Kardinal Bertone betonte in seiner Ansprache, dass der Geschäftsmann, wenn er seiner Rolle gerecht werde, ein Mitarbeiter Gottes sei. Die Kirche, so fuhr er fort, müsse ihre Stimme erheben, wenn die Würde des Menschen bedroht sei; die unveräußerlichen Rechte des Arbeitnehmers gehörten immer respektiert. Diese Notwendigkeit dürfe insbesondere im Umgang mit jungen Menschen nicht übersehen werden, unterstrich der Kardinal.

Der Staatssekretär des Papstes forderte die Unternehmer dazu auf, das kirchliche Erziehungs- und Bildungsangebot entsprechend zu würdigen und Freiwilligen beziehungsweise Ehrenamtlichen die Möglichkeit zu geben, in der Wirtschaft Erfahrungen zu sammeln.

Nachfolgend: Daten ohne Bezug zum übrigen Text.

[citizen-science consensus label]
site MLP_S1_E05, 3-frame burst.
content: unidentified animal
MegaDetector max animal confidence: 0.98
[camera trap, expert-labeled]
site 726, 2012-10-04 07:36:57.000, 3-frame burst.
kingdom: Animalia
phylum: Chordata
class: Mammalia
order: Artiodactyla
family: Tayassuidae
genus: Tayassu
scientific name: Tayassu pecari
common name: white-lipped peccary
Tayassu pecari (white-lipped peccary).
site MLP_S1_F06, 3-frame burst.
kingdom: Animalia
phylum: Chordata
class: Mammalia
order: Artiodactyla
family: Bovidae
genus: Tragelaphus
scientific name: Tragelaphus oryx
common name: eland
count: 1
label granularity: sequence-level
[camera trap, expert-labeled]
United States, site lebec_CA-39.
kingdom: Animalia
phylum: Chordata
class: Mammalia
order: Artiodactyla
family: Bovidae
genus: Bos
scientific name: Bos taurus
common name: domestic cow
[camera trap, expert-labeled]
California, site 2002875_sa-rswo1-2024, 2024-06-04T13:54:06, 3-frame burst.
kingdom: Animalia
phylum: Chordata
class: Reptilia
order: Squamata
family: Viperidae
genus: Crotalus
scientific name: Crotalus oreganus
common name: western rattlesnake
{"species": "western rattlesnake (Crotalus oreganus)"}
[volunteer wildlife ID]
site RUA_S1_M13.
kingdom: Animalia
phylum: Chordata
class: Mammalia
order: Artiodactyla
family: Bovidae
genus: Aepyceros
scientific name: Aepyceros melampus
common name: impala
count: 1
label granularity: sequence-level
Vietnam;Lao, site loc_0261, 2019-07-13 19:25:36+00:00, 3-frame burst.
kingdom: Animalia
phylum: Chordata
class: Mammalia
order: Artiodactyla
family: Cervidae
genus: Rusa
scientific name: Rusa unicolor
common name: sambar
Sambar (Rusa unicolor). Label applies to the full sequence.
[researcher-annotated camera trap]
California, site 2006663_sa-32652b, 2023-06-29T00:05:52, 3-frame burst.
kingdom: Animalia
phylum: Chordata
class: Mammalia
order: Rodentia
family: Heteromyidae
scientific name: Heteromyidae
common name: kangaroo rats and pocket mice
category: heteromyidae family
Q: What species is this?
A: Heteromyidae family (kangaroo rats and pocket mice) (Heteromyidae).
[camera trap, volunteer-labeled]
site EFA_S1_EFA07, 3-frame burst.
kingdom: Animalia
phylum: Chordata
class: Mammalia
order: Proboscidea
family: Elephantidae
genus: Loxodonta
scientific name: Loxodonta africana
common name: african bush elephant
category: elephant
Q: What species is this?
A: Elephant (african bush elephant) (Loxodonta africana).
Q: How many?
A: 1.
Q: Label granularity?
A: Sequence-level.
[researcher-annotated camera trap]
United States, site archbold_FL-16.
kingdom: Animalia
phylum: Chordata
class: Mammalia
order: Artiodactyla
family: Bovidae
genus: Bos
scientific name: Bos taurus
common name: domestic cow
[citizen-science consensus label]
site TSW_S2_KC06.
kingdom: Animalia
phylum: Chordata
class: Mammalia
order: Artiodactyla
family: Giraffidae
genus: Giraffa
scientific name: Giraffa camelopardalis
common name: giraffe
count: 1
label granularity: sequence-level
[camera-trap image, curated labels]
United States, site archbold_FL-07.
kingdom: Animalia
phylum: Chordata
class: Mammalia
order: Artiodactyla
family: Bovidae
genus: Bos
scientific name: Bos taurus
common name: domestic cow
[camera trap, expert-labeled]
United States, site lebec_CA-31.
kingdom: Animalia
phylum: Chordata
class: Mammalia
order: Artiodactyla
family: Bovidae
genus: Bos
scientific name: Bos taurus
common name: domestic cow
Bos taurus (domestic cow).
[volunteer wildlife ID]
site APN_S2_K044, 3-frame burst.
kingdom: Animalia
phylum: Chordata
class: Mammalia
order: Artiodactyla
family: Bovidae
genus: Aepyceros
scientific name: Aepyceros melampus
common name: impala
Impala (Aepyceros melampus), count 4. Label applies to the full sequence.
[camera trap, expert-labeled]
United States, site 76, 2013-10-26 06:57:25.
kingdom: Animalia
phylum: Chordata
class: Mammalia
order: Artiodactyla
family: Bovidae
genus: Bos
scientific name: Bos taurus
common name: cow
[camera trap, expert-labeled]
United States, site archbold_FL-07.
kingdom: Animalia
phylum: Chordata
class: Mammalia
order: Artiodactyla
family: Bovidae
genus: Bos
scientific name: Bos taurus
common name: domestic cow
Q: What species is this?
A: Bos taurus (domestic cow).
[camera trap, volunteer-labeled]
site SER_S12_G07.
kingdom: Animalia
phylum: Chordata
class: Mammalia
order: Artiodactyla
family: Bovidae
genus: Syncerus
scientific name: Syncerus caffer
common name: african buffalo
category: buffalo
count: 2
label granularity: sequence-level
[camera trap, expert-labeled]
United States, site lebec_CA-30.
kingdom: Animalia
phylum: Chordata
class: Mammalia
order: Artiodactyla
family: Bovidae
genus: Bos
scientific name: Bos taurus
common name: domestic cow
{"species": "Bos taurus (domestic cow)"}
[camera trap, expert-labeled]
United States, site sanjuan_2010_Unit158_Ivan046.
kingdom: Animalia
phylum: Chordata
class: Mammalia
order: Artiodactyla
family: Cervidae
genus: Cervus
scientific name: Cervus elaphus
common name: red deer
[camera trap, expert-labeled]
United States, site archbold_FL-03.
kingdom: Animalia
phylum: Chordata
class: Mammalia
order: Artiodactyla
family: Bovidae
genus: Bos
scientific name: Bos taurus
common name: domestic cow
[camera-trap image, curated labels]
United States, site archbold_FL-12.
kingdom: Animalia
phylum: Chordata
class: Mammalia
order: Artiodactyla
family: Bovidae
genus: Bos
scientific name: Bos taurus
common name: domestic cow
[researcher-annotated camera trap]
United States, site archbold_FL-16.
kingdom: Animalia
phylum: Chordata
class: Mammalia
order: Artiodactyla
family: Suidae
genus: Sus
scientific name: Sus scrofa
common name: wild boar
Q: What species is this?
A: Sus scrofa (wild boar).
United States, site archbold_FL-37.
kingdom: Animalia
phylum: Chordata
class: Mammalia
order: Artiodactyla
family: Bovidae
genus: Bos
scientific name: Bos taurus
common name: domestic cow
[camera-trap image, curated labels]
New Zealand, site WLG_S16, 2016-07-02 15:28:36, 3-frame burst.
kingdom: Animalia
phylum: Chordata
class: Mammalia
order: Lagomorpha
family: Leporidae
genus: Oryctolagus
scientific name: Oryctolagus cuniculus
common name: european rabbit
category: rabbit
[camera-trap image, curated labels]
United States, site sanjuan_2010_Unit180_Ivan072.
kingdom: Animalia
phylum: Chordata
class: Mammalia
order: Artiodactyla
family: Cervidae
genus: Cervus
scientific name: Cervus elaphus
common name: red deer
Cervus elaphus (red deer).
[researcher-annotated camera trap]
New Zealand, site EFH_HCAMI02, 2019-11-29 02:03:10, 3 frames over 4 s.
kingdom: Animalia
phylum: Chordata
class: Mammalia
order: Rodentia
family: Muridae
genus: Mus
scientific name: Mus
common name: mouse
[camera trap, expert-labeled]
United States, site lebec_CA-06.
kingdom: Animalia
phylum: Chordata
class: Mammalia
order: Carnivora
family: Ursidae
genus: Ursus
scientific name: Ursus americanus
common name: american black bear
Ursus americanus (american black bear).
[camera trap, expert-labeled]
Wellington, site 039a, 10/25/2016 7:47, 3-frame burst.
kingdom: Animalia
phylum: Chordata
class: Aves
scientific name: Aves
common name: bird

Der Vizepräsident der Vereinigung, Giancarlo Abete, bekräftigte: „Nicht der Mensch darf der Wirtschaft dienen, sondern die Wirtschaft muss vielmehr im Dienst des Menschen stehen.“ In diesem Sinn habe der Geschäftsmann zwei Aufgaben: einerseits Gewinne zu erwirtschaften, andererseits sich verantwortungsvoll um die Gesellschaft zu kümmern.